----- EXERCISE INPUT

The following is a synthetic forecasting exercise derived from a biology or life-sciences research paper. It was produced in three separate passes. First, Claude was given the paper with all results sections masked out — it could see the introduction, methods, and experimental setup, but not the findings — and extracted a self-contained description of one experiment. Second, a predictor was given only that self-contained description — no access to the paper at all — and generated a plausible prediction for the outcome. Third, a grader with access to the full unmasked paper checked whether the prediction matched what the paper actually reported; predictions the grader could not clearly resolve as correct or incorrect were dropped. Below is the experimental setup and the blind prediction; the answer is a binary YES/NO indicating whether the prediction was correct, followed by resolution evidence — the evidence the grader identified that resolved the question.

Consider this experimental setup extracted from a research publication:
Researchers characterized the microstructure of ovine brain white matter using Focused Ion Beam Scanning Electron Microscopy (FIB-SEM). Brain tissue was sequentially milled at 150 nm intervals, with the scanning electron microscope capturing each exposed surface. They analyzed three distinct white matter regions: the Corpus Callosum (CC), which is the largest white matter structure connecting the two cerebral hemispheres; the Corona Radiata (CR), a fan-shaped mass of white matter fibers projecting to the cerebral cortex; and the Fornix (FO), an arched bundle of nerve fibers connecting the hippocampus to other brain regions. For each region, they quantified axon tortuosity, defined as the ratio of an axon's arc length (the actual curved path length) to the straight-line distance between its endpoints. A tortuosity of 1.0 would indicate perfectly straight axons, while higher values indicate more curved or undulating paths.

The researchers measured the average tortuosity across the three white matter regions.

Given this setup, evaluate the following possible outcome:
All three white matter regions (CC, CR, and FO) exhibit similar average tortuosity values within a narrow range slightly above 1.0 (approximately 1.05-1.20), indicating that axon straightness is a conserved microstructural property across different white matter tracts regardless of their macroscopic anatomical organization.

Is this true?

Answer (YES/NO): YES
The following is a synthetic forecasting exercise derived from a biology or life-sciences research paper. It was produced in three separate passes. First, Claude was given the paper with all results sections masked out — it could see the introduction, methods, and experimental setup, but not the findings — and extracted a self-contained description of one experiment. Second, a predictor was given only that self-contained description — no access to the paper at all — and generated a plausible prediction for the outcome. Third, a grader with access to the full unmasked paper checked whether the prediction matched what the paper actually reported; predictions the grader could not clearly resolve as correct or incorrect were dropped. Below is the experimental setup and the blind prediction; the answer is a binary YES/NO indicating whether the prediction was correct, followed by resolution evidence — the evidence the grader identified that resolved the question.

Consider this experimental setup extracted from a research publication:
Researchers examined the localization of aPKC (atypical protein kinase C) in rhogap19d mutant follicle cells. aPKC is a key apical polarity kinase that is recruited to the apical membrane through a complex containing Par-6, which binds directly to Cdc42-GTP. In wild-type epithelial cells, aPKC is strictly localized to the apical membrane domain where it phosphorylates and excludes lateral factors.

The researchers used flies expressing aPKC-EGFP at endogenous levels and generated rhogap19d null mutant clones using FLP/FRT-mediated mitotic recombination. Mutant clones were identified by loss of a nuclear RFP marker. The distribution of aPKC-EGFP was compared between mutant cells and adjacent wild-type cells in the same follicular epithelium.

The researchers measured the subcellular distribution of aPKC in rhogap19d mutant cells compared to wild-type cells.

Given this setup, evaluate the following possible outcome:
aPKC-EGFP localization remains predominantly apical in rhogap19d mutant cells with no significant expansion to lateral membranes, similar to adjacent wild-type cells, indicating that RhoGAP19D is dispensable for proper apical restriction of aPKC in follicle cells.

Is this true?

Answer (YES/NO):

----------

§ **WHAT TO DO**
The lines above that hold the word "measured" should be found and copied out.

§ **PROBLEM SOLUTION**
The researchers measured the average tortuosity across the three white matter regions.
The researchers measured the subcellular distribution of aPKC in rhogap19d mutant cells compared to wild-type cells.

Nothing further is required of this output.